SET TASK. Repeat all of the material below word for word, keeping every line as it appears.

Spatial reasoning records
※ ※ ※

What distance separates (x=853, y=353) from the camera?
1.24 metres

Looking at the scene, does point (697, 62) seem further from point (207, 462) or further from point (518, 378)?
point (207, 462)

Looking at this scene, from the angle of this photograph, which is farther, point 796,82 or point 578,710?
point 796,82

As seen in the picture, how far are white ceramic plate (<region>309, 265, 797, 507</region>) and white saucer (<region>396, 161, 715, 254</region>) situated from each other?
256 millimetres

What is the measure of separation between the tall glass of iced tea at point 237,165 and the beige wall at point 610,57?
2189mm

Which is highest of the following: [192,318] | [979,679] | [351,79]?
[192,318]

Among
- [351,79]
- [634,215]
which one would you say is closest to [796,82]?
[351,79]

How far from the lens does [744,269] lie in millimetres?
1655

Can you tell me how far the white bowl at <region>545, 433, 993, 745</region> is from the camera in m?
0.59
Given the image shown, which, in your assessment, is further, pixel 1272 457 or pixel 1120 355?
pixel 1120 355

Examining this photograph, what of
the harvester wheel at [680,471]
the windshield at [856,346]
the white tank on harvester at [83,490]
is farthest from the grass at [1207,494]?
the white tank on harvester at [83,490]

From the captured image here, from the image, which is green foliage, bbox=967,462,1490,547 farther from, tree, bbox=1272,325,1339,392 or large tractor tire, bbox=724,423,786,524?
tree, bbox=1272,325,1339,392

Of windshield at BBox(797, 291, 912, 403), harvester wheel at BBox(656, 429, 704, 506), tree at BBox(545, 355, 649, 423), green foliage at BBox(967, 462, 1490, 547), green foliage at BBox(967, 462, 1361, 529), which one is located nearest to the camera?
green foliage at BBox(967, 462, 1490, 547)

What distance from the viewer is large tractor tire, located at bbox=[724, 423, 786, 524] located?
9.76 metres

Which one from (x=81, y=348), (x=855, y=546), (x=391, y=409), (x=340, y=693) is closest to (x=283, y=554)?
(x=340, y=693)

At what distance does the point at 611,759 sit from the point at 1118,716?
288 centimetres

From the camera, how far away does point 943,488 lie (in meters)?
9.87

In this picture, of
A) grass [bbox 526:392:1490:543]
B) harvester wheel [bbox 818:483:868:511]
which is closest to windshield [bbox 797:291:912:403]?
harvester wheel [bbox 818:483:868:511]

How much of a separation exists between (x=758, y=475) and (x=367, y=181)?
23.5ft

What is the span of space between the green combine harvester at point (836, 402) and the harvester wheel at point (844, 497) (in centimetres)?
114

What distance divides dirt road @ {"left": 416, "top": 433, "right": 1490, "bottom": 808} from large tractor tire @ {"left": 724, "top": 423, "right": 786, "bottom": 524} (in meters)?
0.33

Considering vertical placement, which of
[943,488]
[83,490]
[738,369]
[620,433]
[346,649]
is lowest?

※ ※ ※

THE REPLY.
What distance separates (x=853, y=353) from the camera?
1.24 metres

Looking at the scene, does point (697, 62) seem further from point (207, 462) or further from point (518, 378)?
point (207, 462)

Looking at this scene, from the angle of this photograph, which is farther, point 796,82 or point 578,710?
point 796,82

As seen in the picture, how far are white ceramic plate (<region>309, 265, 797, 507</region>) and white saucer (<region>396, 161, 715, 254</region>) situated from each other?
256 millimetres

What is the measure of separation between the tall glass of iced tea at point 237,165 and the beige wall at point 610,57?
2189mm

Which is highest of the following: [192,318] | [979,679] | [351,79]?
[192,318]

Among
- [351,79]
- [634,215]
which one would you say is closest to [796,82]?
[351,79]

How far from the lens does [744,269] lie in millimetres?
1655

Can you tell me how far the white bowl at <region>545, 433, 993, 745</region> is from the camera in m?
0.59
Given the image shown, which, in your assessment, is further, pixel 1272 457 or pixel 1120 355?
pixel 1120 355

Examining this photograph, what of
the harvester wheel at [680,471]
the windshield at [856,346]
the white tank on harvester at [83,490]
is farthest from the grass at [1207,494]?
the white tank on harvester at [83,490]

From the captured image here, from the image, which is green foliage, bbox=967,462,1490,547 farther from, tree, bbox=1272,325,1339,392 or large tractor tire, bbox=724,423,786,524?
tree, bbox=1272,325,1339,392

Of windshield at BBox(797, 291, 912, 403), harvester wheel at BBox(656, 429, 704, 506), tree at BBox(545, 355, 649, 423), green foliage at BBox(967, 462, 1490, 547), green foliage at BBox(967, 462, 1361, 529), which one is located nearest to the camera?
green foliage at BBox(967, 462, 1490, 547)

What distance from the viewer is large tractor tire, located at bbox=[724, 423, 786, 524] located?
9.76 metres

Which one from (x=81, y=348), (x=855, y=546), (x=391, y=409), (x=340, y=693) is closest to (x=283, y=554)?
(x=340, y=693)

At what distance does the point at 611,759 sit from the point at 1118,716?
288 centimetres

From the camera, how far away does point 943,488 lie (in meters)?
9.87

In this picture, of
A) grass [bbox 526:392:1490:543]
B) harvester wheel [bbox 818:483:868:511]
which is closest to windshield [bbox 797:291:912:403]?
harvester wheel [bbox 818:483:868:511]

How much of a separation exists between (x=758, y=475) and (x=367, y=181)?
23.5ft

What is the span of space between the green combine harvester at point (836, 402) and the harvester wheel at point (844, 497) (in centimetres)?
114

What distance divides dirt road @ {"left": 416, "top": 433, "right": 1490, "bottom": 808} from large tractor tire @ {"left": 724, "top": 423, "right": 786, "bottom": 524} (in meters)?
0.33

Considering vertical placement, which of
[943,488]
[83,490]
[738,369]
[620,433]
[346,649]
is lowest?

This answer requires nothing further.